• [To-do list]:
a – Decide whether each statement below agrees with the Parse exercise post: (i) the writer is asking for a good email validator, (ii) the domain may include more than one dot, (iii) the parse of the sample address returned true. For each, answer yes or no and quote the words of the post that decide it.
b – According to the Parse exercise post below, how long does the writer's version expect the name and the domain to be at minimum?

• [Text]:
- - - -

Parse for Pattern Matching exercise
Hi! I am interested in learning Parse better and decided to attempt an email validator. However, my solution gives false to a pattern that should be standard enough and I hope that someone could see where I made a mistake, as I feel quite lost. Please note that I am not asking for a good email validator but aim instead to enhance my knowledge of Rebol’s Parse, and thus I am more interested in flaws in my logic and other approaches to solving the problem than on a recipe that just works. So let me state the conditions for the exercise: 1. An email address is made of two parts: a user name and a domain name, separated by an ampersand: name @ domain 2. The name is allowed to include the dot, the underscore or the hyphen provided that the dot is not the last or first character. 3. The domain can only include a hyphen as a special character, as long that it is not the last or first character... 4. but it can include more than one dot and, to make things really crazy... 5. it doesn't really require an extension (like .com, .org or .info) which, I know, it’s super odd yet it’s valid, and makes this exercise challenging. Given these conditions I came up with: alphanum: charset [#"A" - #"Z" #"a" - #"z" #"0" - #"9"] underscore: charset [#"_"] hyphen: charset [#"-"] dot: charset [#"."] chars: union union alphanum underscore hyphen chardot: union chars dot alphahyphen: union alphanum hyphen name: [some chars any chardot some chars] domain: [some alphanum any alphahyphen some alphanum any [dot some alphanum]] email-rules: [name #"@" domain] parse "boris.xyz@mywebsite.org" email-rules This version expects name and domain to be at least two characters long but, other than that, should not reject most mainstream versions, like the one in the example. Yet, to my surprise, the parse returned false. Any ideas why? Thanks in advance!

- - - -

• [Supplied data]:
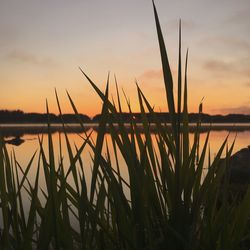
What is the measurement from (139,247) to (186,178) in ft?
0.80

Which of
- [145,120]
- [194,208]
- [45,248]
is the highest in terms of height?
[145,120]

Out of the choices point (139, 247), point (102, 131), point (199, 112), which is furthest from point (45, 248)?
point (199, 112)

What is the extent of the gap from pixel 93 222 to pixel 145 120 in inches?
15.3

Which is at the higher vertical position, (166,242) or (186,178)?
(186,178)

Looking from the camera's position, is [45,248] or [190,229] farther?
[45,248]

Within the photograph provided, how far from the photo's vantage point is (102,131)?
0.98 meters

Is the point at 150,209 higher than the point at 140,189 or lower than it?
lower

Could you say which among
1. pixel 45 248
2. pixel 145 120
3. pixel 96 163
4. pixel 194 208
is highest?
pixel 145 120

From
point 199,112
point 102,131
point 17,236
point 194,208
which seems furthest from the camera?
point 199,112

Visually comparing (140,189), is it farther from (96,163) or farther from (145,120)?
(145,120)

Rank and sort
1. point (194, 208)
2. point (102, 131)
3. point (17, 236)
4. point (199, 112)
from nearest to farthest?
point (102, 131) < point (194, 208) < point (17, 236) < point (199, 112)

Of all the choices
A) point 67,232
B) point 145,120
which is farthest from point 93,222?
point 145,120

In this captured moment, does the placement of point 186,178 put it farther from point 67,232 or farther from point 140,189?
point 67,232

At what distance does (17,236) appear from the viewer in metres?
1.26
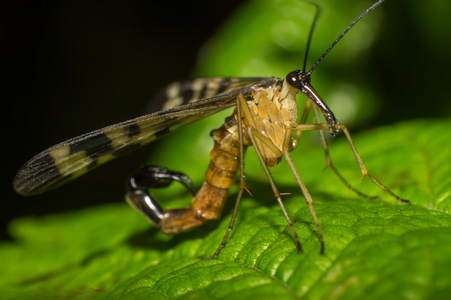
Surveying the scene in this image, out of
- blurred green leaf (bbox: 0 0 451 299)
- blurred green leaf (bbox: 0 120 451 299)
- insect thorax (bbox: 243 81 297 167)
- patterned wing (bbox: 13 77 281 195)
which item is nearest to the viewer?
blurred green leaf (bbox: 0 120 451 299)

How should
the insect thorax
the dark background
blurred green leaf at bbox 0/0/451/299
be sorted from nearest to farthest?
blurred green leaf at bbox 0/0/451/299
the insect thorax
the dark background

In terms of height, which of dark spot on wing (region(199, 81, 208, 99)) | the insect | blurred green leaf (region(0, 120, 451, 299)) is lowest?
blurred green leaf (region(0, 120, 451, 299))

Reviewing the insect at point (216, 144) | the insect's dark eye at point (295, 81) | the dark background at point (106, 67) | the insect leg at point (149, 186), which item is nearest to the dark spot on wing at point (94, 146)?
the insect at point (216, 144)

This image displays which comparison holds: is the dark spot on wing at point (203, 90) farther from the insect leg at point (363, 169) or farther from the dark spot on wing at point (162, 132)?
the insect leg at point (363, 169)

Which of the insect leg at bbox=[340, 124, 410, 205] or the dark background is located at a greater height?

- - - -

• [Results for each task]:
a –
(i) No: "I am not asking for a good email validator"
(ii) Yes: "it can include more than one dot"
(iii) No: "the parse returned false"

b – At least two characters long.